Spatial perspective taking in children : the effect of oblique orientation.
Résumé
This developmental study explores the effect of oblique orientation on spatial perspective taking (SPT) in children between 5 and 9 years old. SPT is the ability to represent how an object or array of objects looks from another viewpoint (Vander Heyden and al., 2017) and has been studied in developmental psychology since Piaget’s Three Mountains task (Piaget and Inhelder, 1956). Most studies have assessed SPT by asking children to look at a model layout of objects (one to four objects) and to judge, how an observer (a doll or a toy photographer) would see this layout from different angles (0 °, 90 °, 180 °, 270). The children have to choose the correct view from a set of photographs. These canonical orientations make it possible for the children to code the existing spatial relations between the scene and the observer in front-back and left-right relationships. The focus of the current study is to assess the effect of other orientations such as oblique (45, 135, 225°) in spatial reasoning. Indeed, the processing of stimuli whose orientation is horizontal or vertical is better than stimuli whose orientation is oblique (Gentaz & Hatwell, 1995 ; Gentaz & Streri 2004). Few studies concerning the development of SPT in children have explored this oblique effect.
Using a playful (Animals and guardians of zoo have taken pictures) and increasingly complex learning situation (3 Spatial orientations, 16 animals, an internal and external point of view of the zoo) we examine the integration of different spatial orientations (front-to-back, left-right, oblique) during spatial reasoning in children aged 5 to 9 years.

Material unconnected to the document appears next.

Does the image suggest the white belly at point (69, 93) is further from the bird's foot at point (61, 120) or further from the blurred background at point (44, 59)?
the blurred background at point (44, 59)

The results show a low number of errors and stable performance of children aged 7 to 9, regardless of the spatial orientation studied. In contrast, children aged 5 and 6 make more errors in judgment, especially for oblique orientation compared to other orientations (Anova chi2 (2, N = 95) = 13,5, p < 0.001). These results suggest a different sensitivity, depending on the age of the participants, to the characteristics of the tasks assessing spatial perspectives taking.